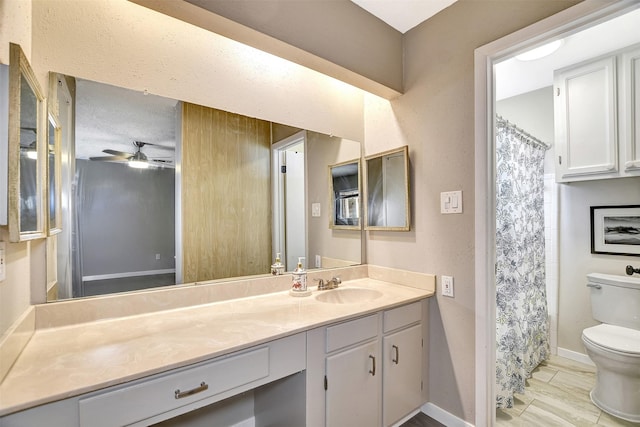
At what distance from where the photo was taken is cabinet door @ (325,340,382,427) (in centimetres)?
130

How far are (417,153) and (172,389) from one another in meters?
1.76

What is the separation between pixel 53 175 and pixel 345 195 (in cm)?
164

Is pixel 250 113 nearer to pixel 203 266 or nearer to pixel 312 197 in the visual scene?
pixel 312 197

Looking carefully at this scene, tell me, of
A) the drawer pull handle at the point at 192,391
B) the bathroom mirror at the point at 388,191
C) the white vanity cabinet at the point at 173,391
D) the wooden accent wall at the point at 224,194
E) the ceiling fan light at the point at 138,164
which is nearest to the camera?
the white vanity cabinet at the point at 173,391

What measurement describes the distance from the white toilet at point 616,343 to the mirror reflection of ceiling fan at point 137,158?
2.86m

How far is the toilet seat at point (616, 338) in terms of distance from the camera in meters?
1.79

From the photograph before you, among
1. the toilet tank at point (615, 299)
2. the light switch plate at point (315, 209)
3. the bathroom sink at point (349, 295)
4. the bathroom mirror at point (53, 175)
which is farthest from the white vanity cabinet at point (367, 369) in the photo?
the toilet tank at point (615, 299)

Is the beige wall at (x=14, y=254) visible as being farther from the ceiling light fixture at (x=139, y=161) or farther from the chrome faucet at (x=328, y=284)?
the chrome faucet at (x=328, y=284)

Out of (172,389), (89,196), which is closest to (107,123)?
(89,196)

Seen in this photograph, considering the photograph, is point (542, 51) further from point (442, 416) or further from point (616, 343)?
point (442, 416)

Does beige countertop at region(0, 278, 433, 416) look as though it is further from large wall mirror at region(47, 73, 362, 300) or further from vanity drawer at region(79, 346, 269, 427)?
large wall mirror at region(47, 73, 362, 300)

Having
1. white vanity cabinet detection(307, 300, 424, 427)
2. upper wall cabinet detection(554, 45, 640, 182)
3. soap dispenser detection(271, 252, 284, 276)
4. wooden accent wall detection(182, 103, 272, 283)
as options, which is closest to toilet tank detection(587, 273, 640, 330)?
upper wall cabinet detection(554, 45, 640, 182)

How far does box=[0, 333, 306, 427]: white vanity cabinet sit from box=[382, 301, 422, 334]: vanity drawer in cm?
53

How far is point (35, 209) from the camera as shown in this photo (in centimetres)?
96
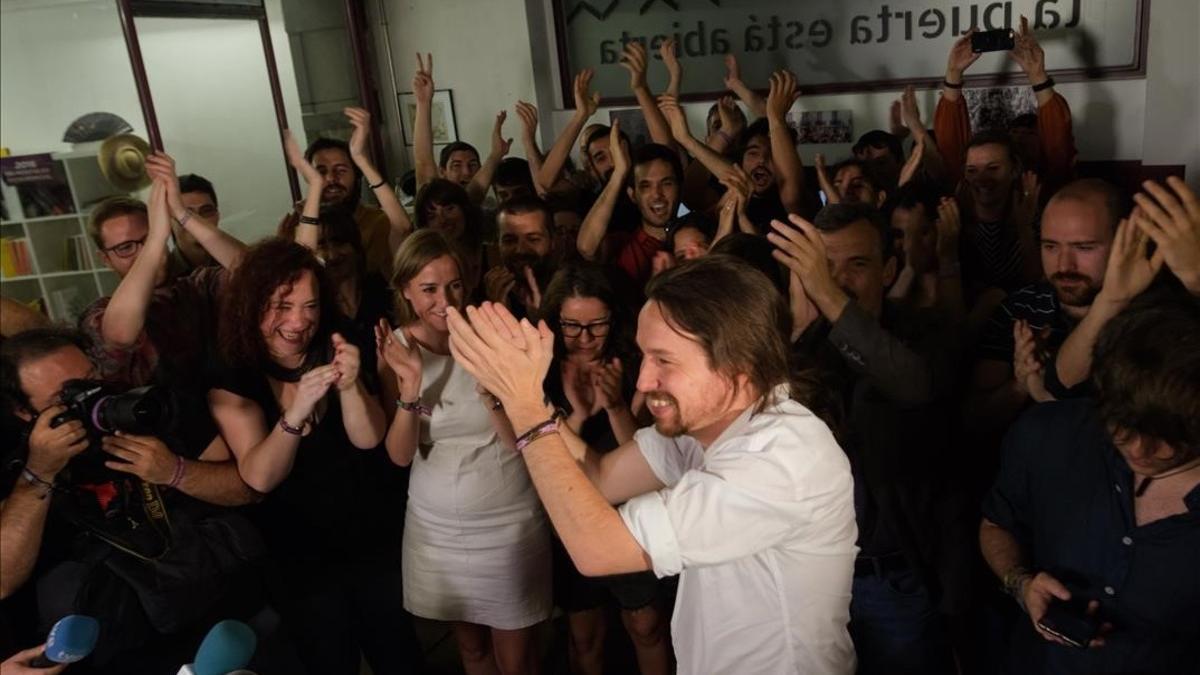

▶ WRITTEN EXERCISE: Convert all the items above into a JSON list of strings, one string per line, skipping blank lines and leaving out the pictures.

▶ TASK RESULT:
[
  "At what distance from where the photo was taken is cabinet door @ (325,340,382,427) (in centimetres)?",
  "130",
  "How far are (417,153) and (172,389) from one another in meters?",
  "1.76",
  "What is the separation between pixel 53 175 and pixel 345 195 (in cm)?",
  "164",
  "Is pixel 250 113 nearer to pixel 203 266 or nearer to pixel 312 197 in the visual scene?",
  "pixel 312 197",
  "Looking carefully at this scene, tell me, of",
  "A) the drawer pull handle at the point at 192,391",
  "B) the bathroom mirror at the point at 388,191",
  "C) the white vanity cabinet at the point at 173,391",
  "D) the wooden accent wall at the point at 224,194",
  "E) the ceiling fan light at the point at 138,164",
  "which is nearest to the camera?",
  "the white vanity cabinet at the point at 173,391",
  "What measurement describes the distance from the white toilet at point 616,343 to the mirror reflection of ceiling fan at point 137,158?",
  "2.86m",
  "How far is the toilet seat at point (616, 338) in terms of distance from the camera in meters?",
  "1.79",
  "From the photograph before you, among",
  "1. the toilet tank at point (615, 299)",
  "2. the light switch plate at point (315, 209)",
  "3. the bathroom sink at point (349, 295)",
  "4. the bathroom mirror at point (53, 175)",
  "which is farthest from the white vanity cabinet at point (367, 369) in the photo?",
  "the toilet tank at point (615, 299)",
  "Is the beige wall at (x=14, y=254) visible as being farther from the ceiling light fixture at (x=139, y=161) or farther from the chrome faucet at (x=328, y=284)?",
  "the chrome faucet at (x=328, y=284)",
  "Out of (172,389), (89,196), which is closest to (107,123)?",
  "(89,196)",
  "Seen in this photograph, considering the photograph, is point (542, 51) further from point (442, 416) or further from point (616, 343)?",
  "point (442, 416)",
  "Does beige countertop at region(0, 278, 433, 416) look as though it is further from large wall mirror at region(47, 73, 362, 300) or further from vanity drawer at region(79, 346, 269, 427)?",
  "large wall mirror at region(47, 73, 362, 300)",
  "Having",
  "1. white vanity cabinet detection(307, 300, 424, 427)",
  "2. upper wall cabinet detection(554, 45, 640, 182)",
  "3. soap dispenser detection(271, 252, 284, 276)",
  "4. wooden accent wall detection(182, 103, 272, 283)",
  "as options, which is closest to toilet tank detection(587, 273, 640, 330)?",
  "upper wall cabinet detection(554, 45, 640, 182)",
  "How far does box=[0, 333, 306, 427]: white vanity cabinet sit from box=[382, 301, 422, 334]: vanity drawer in cm?",
  "53",
  "How far is point (35, 209) from the camera as shown in this photo (in centimetres)?",
  "96"
]